On the Front Lines

A 2001 alumna's Bryn Mawr experience prepared her for conservation work in the Amazon.

Maybe you’ve heard the song “Jungle Love.” Hannah Stutzman ’01 lived it. “I got engaged in the Amazon. My now-husband … was bringing this engagement ring with him expecting that we would be alone at some point. That day we hiked like 12 miles in 90-degree heat. I almost passed out from dehydration. The only time we were alone was after dinner in kind of a little river where the pigs and the chickens walk through, and I guess he saw his moment. In the dark, in the mud, in our little stream.”

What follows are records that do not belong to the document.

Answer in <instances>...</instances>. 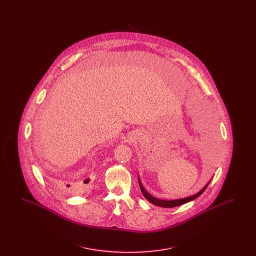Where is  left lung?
<instances>
[{
    "instance_id": "obj_1",
    "label": "left lung",
    "mask_w": 256,
    "mask_h": 256,
    "mask_svg": "<svg viewBox=\"0 0 256 256\" xmlns=\"http://www.w3.org/2000/svg\"><path fill=\"white\" fill-rule=\"evenodd\" d=\"M138 182H139V186H140V189H141L142 194H143V196L146 198V200H148L150 204H154V206H156L170 208V207H176L178 206H182V204H186V202H191V200H193L196 198L198 196L202 195V194L204 192V190L206 189L208 184L210 183L211 180H209V182L207 183L206 185V186H204V187L200 192H198L196 194H195V195L191 196H188V198H180V200H160V198H156V196L150 195V194L146 191V189L144 188L143 184H142L141 180H140V178H138Z\"/></svg>"
}]
</instances>
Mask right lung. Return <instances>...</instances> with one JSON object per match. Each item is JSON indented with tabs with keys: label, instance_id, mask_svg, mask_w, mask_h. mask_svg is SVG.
Returning a JSON list of instances; mask_svg holds the SVG:
<instances>
[{
	"label": "right lung",
	"instance_id": "add662e5",
	"mask_svg": "<svg viewBox=\"0 0 256 256\" xmlns=\"http://www.w3.org/2000/svg\"><path fill=\"white\" fill-rule=\"evenodd\" d=\"M84 184H87V183L89 182V178H86V180H84ZM66 187L71 188V185H70V184H67V185H66Z\"/></svg>",
	"mask_w": 256,
	"mask_h": 256
}]
</instances>
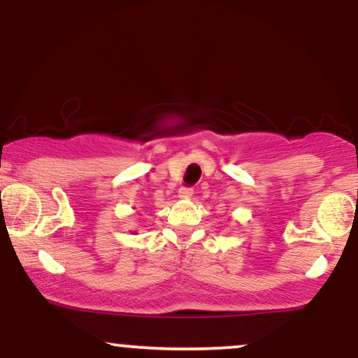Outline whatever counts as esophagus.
<instances>
[{
  "instance_id": "obj_1",
  "label": "esophagus",
  "mask_w": 358,
  "mask_h": 358,
  "mask_svg": "<svg viewBox=\"0 0 358 358\" xmlns=\"http://www.w3.org/2000/svg\"><path fill=\"white\" fill-rule=\"evenodd\" d=\"M192 195H193V188L192 187H182L178 190L180 199H190Z\"/></svg>"
}]
</instances>
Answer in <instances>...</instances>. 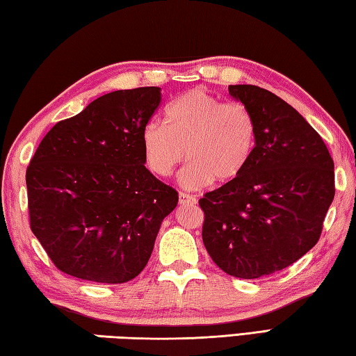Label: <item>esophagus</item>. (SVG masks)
I'll return each instance as SVG.
<instances>
[{
	"mask_svg": "<svg viewBox=\"0 0 356 356\" xmlns=\"http://www.w3.org/2000/svg\"><path fill=\"white\" fill-rule=\"evenodd\" d=\"M195 203H197V198L194 195L184 194V192L179 194V204H195Z\"/></svg>",
	"mask_w": 356,
	"mask_h": 356,
	"instance_id": "1",
	"label": "esophagus"
}]
</instances>
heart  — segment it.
I'll return each instance as SVG.
<instances>
[{"instance_id": "1", "label": "heart", "mask_w": 356, "mask_h": 356, "mask_svg": "<svg viewBox=\"0 0 356 356\" xmlns=\"http://www.w3.org/2000/svg\"><path fill=\"white\" fill-rule=\"evenodd\" d=\"M257 143V122L244 103L228 102L204 89H192L167 106L165 124L149 122L142 129L148 170L170 177L188 153L179 184L189 191L229 183L244 172Z\"/></svg>"}]
</instances>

That was in 2014, the same year Stutzman became executive director of the Amazon Conservation Association (ACA), an an 18-year-old nonprofit that works to protect and conserve biodiversity in the world’s largest rainforest.

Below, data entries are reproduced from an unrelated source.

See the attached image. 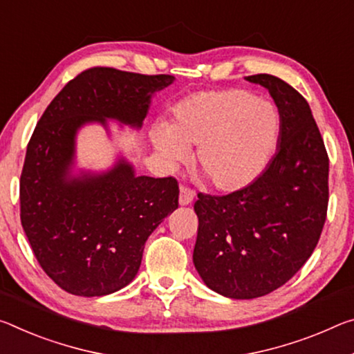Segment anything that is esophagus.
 <instances>
[{"label":"esophagus","mask_w":354,"mask_h":354,"mask_svg":"<svg viewBox=\"0 0 354 354\" xmlns=\"http://www.w3.org/2000/svg\"><path fill=\"white\" fill-rule=\"evenodd\" d=\"M195 198V192L187 186H181L179 187V205L186 206L189 203H192Z\"/></svg>","instance_id":"esophagus-1"}]
</instances>
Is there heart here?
Returning <instances> with one entry per match:
<instances>
[{
  "mask_svg": "<svg viewBox=\"0 0 354 354\" xmlns=\"http://www.w3.org/2000/svg\"><path fill=\"white\" fill-rule=\"evenodd\" d=\"M280 133V116L245 89L192 94L173 109L171 124H156L151 142L170 168L197 147L195 165L212 187L234 192L265 171Z\"/></svg>",
  "mask_w": 354,
  "mask_h": 354,
  "instance_id": "heart-1",
  "label": "heart"
}]
</instances>
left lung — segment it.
Wrapping results in <instances>:
<instances>
[{"label":"left lung","instance_id":"1","mask_svg":"<svg viewBox=\"0 0 354 354\" xmlns=\"http://www.w3.org/2000/svg\"><path fill=\"white\" fill-rule=\"evenodd\" d=\"M265 86L280 115L279 149L250 186L227 195L198 194L194 265L216 293L233 299L269 295L315 250L329 201V157L307 100L269 74Z\"/></svg>","mask_w":354,"mask_h":354}]
</instances>
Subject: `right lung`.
Here are the masks:
<instances>
[{"label":"right lung","mask_w":354,"mask_h":354,"mask_svg":"<svg viewBox=\"0 0 354 354\" xmlns=\"http://www.w3.org/2000/svg\"><path fill=\"white\" fill-rule=\"evenodd\" d=\"M175 80L89 67L44 111L20 176V218L39 265L59 288L104 296L132 282L145 243L178 207L176 178L136 176L120 160L104 175L71 178L78 127L106 118L140 127L151 97Z\"/></svg>","instance_id":"right-lung-1"}]
</instances>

The Amazon region is home to more than 2,500 species of animals and 40,000 plant species as well as nearly 400 indigenous groups. The rainforest is critical to climate change because it absorbs huge quantities of carbon dioxide, the main greenhouse gas. But vast tracts have been lost to agriculture, cattle grazing, logging, gold mining, and other harmful practices.

Stutzman’s organization works to create protected conservation areas and plants tens of thousands of trees every year. It provides technical support and market connections to Brazil nut harvesters and farmers by offering them incentives to employ forest-friendly methods. It also oversees three research stations that host scientists and students.

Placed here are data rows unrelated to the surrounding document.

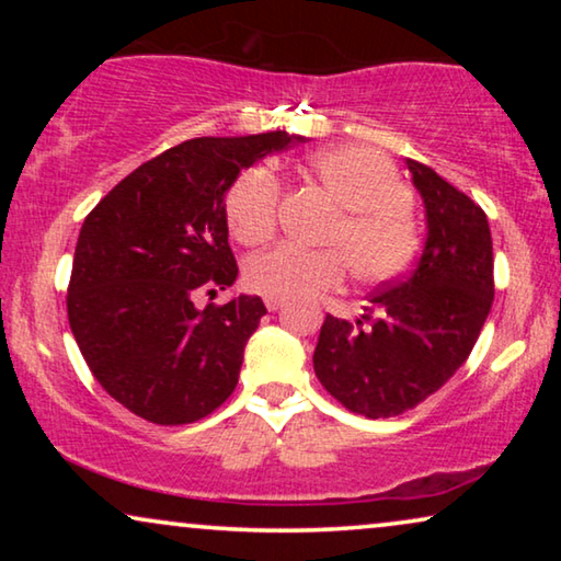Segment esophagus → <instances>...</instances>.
Here are the masks:
<instances>
[{
  "mask_svg": "<svg viewBox=\"0 0 561 561\" xmlns=\"http://www.w3.org/2000/svg\"><path fill=\"white\" fill-rule=\"evenodd\" d=\"M265 306H267V311H278L283 306V298H265Z\"/></svg>",
  "mask_w": 561,
  "mask_h": 561,
  "instance_id": "1",
  "label": "esophagus"
}]
</instances>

The ACA has helped protect more than 3.8 million acres in southeastern Peru and northern Bolivia, an area stretching from high in the Andes down to the lowland basin of the rainforest. It’s a region particularly rich in plants and animals that may provide them relief from a warming planet. “Having forests and preserved ecosystems across the mountain gradient is expected to offer kind of a refuge for species as they move up the slope (where it is cooler) as the climate around them is changing,” Stutzman says.

She and the ACA are based in Washington, D.C., but the organization has partnerships with conservation groups in Peru and Bolivia. All but eight of its 100-plus employees are in those two countries.

Stutzman’s career path seems almost inevitable. Her father was an anthropology professor at Goshen College, a Mennonite liberal arts school in Indiana. His research took him to Ecuador, and especially Central America. When she was two, the family lived in Costa Rica for a year and again from ages nine through 11. She became bilingual early on.

“I think I always was interested in travel and other places and other cultures, especially in Latin America, just because of my family background,” Stutzman says.

An anthropology major at Bryn Mawr, she earned her master’s from Yale’s School of Forestry and Environmental Studies. She moved to Bogota, Colombia, for four years, working much of that time for Conservation International. Then it was off to Washington, D.C., where she assessed the effects of tourism on World Heritage sites for the United Nations Foundation. She joined the ACA in 2010 as a program manager.

“At Bryn Mawr I studied anthropology, but I had a lot of opportunities to do some field-focused biology studies,” Stutzman says. “It was really informative for me. I think the ability at Bryn Mawr to combine environmental field science with anthropology was what allowed me to put it together, both the conservation side and the human side.”

Stutzman faces long odds in trying to protect the Amazon. The ACA predicts that at current rates of degradation, half of the rainforest may be destroyed or severely damaged by 2030. Is she fighting a futile battle?

“We wouldn’t be doing this if we didn’t have hope,” she says. “Part of it for us is working with those folks who are on the ground, day-to-day, at the real front lines of conservation. I think it’s our responsibility to support them with resources, technical support—everything we can do. For me, that’s a big part of the inspiration.”